2023 NBA Playoffs - New York Knicks v Cleveland Cavaliers Photo by David Liam Kyle/NBAE via Getty Images

The Cleveland Cavaliers made a small signing in the middle of last season to try and bolster their playoff prospects with the addition of veteran sharpshooter Danny Green. But Green ended up not seeing the court too much for myriad reasons, including getting sick. In an interview on The Hoop Chat with Emily Austin, Green talked about his time in Cleveland last season, returning to the organization that drafted him, and his future.

“It was a great full circle moment, it meant a lot,” Green said when asked how it felt to come back and play for the team that drafted him. But seems like his role was not as initially described by the Cavaliers before they signed him.

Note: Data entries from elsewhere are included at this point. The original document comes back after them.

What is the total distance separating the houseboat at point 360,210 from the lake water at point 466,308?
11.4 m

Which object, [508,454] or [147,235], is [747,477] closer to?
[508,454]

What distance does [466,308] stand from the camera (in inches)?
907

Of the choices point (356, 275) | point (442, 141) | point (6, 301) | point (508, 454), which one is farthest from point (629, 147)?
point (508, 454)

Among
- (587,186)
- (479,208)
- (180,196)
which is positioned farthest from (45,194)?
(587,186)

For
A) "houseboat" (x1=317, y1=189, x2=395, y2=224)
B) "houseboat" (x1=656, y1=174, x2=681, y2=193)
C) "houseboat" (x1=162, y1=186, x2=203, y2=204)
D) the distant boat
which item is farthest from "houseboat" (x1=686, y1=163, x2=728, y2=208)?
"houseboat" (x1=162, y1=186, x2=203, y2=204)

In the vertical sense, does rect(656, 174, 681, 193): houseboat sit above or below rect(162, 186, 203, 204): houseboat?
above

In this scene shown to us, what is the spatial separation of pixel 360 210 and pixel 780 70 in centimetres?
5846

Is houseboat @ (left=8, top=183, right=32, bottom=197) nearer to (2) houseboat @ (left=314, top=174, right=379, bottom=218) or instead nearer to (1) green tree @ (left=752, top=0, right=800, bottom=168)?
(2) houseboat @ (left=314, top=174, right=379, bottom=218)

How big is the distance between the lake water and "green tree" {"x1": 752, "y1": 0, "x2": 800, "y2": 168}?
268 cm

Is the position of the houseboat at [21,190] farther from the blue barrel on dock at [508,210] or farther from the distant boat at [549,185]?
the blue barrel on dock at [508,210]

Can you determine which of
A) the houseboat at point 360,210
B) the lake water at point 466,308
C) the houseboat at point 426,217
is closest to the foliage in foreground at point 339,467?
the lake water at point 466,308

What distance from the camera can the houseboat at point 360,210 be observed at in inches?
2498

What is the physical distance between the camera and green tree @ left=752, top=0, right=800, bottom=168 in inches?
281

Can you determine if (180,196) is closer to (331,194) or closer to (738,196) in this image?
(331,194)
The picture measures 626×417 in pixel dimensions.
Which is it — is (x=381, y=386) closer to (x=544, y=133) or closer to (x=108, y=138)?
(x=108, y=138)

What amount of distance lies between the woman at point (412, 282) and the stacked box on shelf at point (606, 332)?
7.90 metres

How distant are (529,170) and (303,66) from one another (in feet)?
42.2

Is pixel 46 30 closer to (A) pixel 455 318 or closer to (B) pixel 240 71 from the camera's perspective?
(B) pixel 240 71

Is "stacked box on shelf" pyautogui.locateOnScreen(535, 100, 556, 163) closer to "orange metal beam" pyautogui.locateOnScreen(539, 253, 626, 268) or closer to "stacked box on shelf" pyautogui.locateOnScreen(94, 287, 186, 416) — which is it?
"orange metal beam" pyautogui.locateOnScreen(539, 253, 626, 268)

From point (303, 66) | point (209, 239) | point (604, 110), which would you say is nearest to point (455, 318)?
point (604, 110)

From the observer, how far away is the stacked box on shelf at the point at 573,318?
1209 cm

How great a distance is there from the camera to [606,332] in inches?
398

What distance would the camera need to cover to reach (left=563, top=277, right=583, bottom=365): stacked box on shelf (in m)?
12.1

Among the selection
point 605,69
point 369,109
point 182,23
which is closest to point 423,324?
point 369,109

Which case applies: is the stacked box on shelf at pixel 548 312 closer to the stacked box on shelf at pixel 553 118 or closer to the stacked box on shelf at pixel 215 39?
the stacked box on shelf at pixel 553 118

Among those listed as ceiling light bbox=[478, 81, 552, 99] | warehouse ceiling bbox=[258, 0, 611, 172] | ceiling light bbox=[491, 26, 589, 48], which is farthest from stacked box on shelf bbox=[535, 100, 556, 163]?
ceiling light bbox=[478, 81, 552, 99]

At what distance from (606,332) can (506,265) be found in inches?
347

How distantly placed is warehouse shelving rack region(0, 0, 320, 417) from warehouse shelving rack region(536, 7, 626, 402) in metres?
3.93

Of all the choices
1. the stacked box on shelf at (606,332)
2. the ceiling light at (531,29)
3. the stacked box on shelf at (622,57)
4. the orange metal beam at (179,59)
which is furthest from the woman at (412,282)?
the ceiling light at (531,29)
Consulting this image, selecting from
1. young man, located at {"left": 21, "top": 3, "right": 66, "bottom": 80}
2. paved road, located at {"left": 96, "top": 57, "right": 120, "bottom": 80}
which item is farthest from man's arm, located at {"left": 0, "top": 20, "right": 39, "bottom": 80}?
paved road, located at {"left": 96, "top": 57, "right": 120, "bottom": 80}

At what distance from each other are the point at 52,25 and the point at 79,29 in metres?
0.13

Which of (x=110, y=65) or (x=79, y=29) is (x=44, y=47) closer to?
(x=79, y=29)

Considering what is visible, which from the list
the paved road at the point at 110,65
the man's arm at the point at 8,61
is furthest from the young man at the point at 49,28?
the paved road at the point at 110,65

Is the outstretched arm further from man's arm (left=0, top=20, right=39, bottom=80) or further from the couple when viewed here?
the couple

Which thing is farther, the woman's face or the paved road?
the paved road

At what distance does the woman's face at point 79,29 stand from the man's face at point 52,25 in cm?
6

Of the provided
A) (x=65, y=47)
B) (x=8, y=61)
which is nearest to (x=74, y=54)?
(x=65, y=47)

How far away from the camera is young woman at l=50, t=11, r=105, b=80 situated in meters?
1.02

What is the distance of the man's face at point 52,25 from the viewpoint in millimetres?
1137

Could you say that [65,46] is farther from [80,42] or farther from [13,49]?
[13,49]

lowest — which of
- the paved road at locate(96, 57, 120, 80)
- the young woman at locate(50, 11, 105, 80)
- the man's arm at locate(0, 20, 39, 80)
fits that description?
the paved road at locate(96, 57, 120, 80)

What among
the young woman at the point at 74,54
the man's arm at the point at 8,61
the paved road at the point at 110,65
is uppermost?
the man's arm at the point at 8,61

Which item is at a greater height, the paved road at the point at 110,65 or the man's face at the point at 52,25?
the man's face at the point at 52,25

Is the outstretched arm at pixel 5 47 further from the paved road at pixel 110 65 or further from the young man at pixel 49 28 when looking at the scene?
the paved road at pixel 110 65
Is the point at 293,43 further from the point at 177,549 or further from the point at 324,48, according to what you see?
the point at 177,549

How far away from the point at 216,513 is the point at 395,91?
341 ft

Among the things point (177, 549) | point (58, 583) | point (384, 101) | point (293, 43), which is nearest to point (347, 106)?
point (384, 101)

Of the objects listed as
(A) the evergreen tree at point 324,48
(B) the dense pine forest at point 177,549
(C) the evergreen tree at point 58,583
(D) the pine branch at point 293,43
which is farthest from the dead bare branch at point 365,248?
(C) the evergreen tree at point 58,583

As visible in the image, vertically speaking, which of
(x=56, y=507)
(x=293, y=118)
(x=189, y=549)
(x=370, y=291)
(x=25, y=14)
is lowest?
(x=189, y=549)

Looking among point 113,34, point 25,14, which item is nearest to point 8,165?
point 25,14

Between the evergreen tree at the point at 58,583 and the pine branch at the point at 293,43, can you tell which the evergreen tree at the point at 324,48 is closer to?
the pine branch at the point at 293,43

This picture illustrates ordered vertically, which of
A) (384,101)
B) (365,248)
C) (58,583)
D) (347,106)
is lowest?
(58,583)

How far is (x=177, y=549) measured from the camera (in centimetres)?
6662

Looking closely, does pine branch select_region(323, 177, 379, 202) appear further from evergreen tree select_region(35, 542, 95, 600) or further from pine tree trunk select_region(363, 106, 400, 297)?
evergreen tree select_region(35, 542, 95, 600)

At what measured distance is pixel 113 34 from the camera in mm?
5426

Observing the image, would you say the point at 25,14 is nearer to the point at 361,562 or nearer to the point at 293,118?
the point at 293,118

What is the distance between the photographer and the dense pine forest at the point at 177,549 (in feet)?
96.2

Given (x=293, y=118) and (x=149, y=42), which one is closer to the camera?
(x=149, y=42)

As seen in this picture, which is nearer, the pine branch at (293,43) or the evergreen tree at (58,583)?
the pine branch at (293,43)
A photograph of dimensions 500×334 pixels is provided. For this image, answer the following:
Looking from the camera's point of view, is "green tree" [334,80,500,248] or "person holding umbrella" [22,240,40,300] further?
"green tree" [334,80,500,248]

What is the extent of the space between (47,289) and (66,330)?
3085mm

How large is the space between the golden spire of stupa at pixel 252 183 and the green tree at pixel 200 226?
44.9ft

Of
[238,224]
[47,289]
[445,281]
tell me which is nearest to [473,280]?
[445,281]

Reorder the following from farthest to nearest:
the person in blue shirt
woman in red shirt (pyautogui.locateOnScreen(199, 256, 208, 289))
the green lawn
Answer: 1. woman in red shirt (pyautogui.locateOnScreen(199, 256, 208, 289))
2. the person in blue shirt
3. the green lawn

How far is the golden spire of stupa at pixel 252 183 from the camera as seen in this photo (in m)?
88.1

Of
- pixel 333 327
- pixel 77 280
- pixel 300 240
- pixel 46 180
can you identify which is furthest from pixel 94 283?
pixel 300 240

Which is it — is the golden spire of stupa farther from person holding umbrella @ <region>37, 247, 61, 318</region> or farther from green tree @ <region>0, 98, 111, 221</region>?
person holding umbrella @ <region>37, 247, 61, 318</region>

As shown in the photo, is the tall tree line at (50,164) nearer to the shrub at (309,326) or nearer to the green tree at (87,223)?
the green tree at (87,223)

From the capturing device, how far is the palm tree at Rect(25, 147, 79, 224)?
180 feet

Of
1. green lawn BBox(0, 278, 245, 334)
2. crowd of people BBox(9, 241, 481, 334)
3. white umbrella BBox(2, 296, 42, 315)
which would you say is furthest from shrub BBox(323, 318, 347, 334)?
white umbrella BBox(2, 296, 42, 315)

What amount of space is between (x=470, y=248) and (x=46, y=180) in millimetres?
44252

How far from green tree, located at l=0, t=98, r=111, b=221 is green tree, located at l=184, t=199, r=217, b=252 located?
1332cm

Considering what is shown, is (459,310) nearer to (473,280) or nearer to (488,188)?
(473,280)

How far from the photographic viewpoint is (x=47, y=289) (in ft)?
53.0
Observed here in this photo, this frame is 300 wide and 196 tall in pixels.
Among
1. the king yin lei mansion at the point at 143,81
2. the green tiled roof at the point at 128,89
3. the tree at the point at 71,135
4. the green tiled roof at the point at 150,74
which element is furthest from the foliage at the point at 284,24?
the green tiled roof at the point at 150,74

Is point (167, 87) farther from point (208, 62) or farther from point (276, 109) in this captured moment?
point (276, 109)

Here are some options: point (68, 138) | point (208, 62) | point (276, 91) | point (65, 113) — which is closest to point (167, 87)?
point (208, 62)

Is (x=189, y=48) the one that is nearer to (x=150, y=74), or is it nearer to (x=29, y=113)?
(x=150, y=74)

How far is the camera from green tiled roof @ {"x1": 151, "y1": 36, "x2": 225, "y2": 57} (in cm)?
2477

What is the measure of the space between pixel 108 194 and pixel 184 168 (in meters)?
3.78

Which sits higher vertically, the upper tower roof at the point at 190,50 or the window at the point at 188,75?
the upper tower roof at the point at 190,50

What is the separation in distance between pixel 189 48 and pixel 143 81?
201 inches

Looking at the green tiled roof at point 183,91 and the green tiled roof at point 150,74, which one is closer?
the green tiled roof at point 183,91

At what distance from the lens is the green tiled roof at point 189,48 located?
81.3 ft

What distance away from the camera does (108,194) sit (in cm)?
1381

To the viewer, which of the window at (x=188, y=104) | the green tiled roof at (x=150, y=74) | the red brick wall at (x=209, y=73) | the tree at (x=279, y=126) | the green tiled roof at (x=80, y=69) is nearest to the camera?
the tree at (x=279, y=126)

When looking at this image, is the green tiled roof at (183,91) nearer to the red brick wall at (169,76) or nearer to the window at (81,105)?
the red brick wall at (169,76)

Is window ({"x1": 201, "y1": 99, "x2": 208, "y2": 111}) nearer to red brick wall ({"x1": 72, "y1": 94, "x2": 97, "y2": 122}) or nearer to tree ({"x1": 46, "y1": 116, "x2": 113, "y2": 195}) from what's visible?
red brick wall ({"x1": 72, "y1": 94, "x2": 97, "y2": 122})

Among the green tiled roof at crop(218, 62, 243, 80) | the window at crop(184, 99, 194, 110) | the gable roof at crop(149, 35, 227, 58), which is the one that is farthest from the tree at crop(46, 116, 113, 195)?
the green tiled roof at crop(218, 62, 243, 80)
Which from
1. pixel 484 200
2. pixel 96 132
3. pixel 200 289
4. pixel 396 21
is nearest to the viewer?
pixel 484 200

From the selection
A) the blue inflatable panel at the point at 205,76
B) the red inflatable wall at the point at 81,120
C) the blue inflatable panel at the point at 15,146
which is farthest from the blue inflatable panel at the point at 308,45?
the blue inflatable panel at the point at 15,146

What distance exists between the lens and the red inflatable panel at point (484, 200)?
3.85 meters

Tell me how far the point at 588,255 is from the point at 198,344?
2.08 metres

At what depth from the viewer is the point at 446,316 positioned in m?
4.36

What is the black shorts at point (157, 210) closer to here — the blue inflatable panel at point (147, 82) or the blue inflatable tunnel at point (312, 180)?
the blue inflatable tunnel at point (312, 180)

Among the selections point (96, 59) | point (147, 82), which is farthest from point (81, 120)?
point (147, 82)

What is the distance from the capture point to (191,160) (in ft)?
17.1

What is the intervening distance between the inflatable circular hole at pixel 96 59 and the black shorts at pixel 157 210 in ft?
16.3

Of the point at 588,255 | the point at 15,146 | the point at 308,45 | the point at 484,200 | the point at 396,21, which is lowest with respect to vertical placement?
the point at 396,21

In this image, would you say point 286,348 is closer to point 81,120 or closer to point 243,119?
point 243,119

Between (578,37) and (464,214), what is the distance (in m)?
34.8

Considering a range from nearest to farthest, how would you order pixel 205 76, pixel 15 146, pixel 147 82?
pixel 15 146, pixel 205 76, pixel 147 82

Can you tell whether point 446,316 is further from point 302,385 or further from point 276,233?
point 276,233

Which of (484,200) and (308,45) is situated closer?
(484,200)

“It was just tough being in that position, that situation. There was a lot of weird air of not knowing what was going on, what was happening, what my role was going to be, or what it was. There was talks differently before I got there than when I got there. Ultimately in the time I thought I was going to get my opportunity to actually play throughout the regular season, I caught COVID.”

So was COVID the reason he did not get much playing time with the Cavaliers?

“Not really,” said the 36-year-old Green. Decisions that were not made by me is why I was not able to play or show that I was healthy.”

“I played at the end of the season, and the playoffs came, and he (Cavs head coach J.B. Bickerstaff) wanted to stick with his guys,” Green continued. “So he stuck with his guys, but that left me in this weird space of people not knowing if I was healthy or not.”

Green appeared in eight games for the Cavaliers hitting 44.8% (13/29) of his threes on a total of 95 minutes. A three-time champion and respected locker-room presence, Green was largely unable to find his footing with Cleveland the second time around. In the playoffs against the New York Knicks, Green hit one three in 40 minutes of action across the series. But it appears that the Cavs kept Green as more of a “break glass in case of emergency” type of player, sending him in when things got dire. Perhaps not the role that he was pitched before signing with Cleveland.

As of the time of this writing, Green is still a free agent and is waiting on the right situation before signing.

“When you’re the old guy coming off injury, the phone doesn’t ring as much,” he told Austin. “So I have to get back and prove that I’m healthy. Just waiting to see where the trades land.”

“Maybe some people think I’m done playing. I’m not done.”